De repente, las plantas comenzaron a gritar agonizantes. Se deslizaron debajo de la tierra en busca de refugio, el cual no encontraron. Alguien las golpeaba y las reprendía lejos. Era el jardinero del que tanto había escuchado, el que intenté imitar y del que dudé. No se parecía nada a cómo lo imaginé. Las plantas malditas me soltaron en su presencia, pero no se fueron, querían luchar contra él. Ante el enfrentamiento, él no respondió, en cambio, me preguntó, ¿me permites ayudarte? Puedo hacer que este jardín reverdezca, pero necesito de tu disposición.
Durante meses, llegó cuando nadie me vino a visitar. En secreto, trabajó en mi jardín, arrancó la maldad de raíz, preparó la tierra y la dejó descansar y sanar. Limpió los ríos subterráneos convirtiéndolos en aguas claras y puras. Derrumbó los techos de cristal falsamente coloridos. Incluso se tomó la molestia de remodelar mi hogar por dentro. Me dio instrucciones sencillas que debí seguir, aunque no las entendí: llevar la nueva tierra de aquí para allá, buscar nuevos nutrientes, mis respuestas hacia las personas que me preguntaban por mi jardín, echar para afuera los venenos que usé para matarlas (ese había sido el mejor alimento para las malditas plantas).
Un día todo terminó. La tierra estaba lista y fértil para darle la bienvenida a las plantas que él sembró, no me dijo de qué tipo eran, sino que debía cuidarlas. Sin embargo, había una última tarea importante. Debía tomar los cadáveres de las plantas malditas y mostrarlas a la luz clara del sol. Temí, por supuesto que temí. Aunque nadie lo vio llegar, todos sabían que el jardinero estaba trabajando conmigo, pero no el porqué. Me dijo, el secreto y la vergüenza son la excusa perfecta para que esas plantas malditas regresen a tu jardín. A la luz real, mueren de una vez y por todas.
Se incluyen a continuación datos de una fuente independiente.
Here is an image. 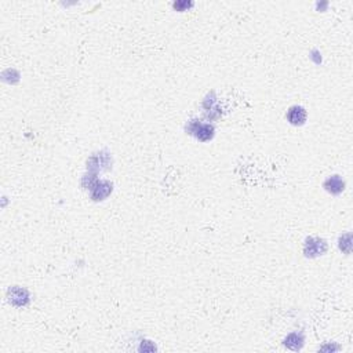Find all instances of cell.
<instances>
[{
	"label": "cell",
	"mask_w": 353,
	"mask_h": 353,
	"mask_svg": "<svg viewBox=\"0 0 353 353\" xmlns=\"http://www.w3.org/2000/svg\"><path fill=\"white\" fill-rule=\"evenodd\" d=\"M326 250H327V244L321 239H309L308 243L305 244V254L308 257L321 255Z\"/></svg>",
	"instance_id": "obj_1"
},
{
	"label": "cell",
	"mask_w": 353,
	"mask_h": 353,
	"mask_svg": "<svg viewBox=\"0 0 353 353\" xmlns=\"http://www.w3.org/2000/svg\"><path fill=\"white\" fill-rule=\"evenodd\" d=\"M191 134H193L199 141H208V140H211L212 134H214V127L212 126H210V124H202V123H199V124H196L195 126V129L191 130Z\"/></svg>",
	"instance_id": "obj_2"
},
{
	"label": "cell",
	"mask_w": 353,
	"mask_h": 353,
	"mask_svg": "<svg viewBox=\"0 0 353 353\" xmlns=\"http://www.w3.org/2000/svg\"><path fill=\"white\" fill-rule=\"evenodd\" d=\"M287 120L294 126H301L306 120V110L302 106H293L287 112Z\"/></svg>",
	"instance_id": "obj_3"
},
{
	"label": "cell",
	"mask_w": 353,
	"mask_h": 353,
	"mask_svg": "<svg viewBox=\"0 0 353 353\" xmlns=\"http://www.w3.org/2000/svg\"><path fill=\"white\" fill-rule=\"evenodd\" d=\"M324 188L330 193H333V195H340L344 191V188H345V182L341 180L338 175H333L331 178H328L324 182Z\"/></svg>",
	"instance_id": "obj_4"
},
{
	"label": "cell",
	"mask_w": 353,
	"mask_h": 353,
	"mask_svg": "<svg viewBox=\"0 0 353 353\" xmlns=\"http://www.w3.org/2000/svg\"><path fill=\"white\" fill-rule=\"evenodd\" d=\"M97 186H98V188H106V191H105L103 195H100V189H94L93 198H94L96 200H102L103 198H106V196L112 192V188H109V186H112V184H109L108 181H100V184H98ZM101 191H102V189H101Z\"/></svg>",
	"instance_id": "obj_5"
}]
</instances>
Lo hice, lo logré. Coloqué frente a mi casa los cuerpos que parecían querer resucitar. Más cuando las acosté en la acera y el sol de una nueva primavera las iluminó con fervor, se desintegraron en baba viscosa.
Regresé al jardín y el jardinero ya no estaba, pero había dejado un rosal inmenso para mí. Pétalos de sangre pura que limpiaron mi tierra y mis aguas. La tierra palpita una vez más. Mi cabaña respira, volvió a soñar que era el árbol que alguna vez fue. El mundo, quien juzga los jardines, quiso acabar con el mío, más no lo lograron, porque el jardinero nunca dejó de visitarme.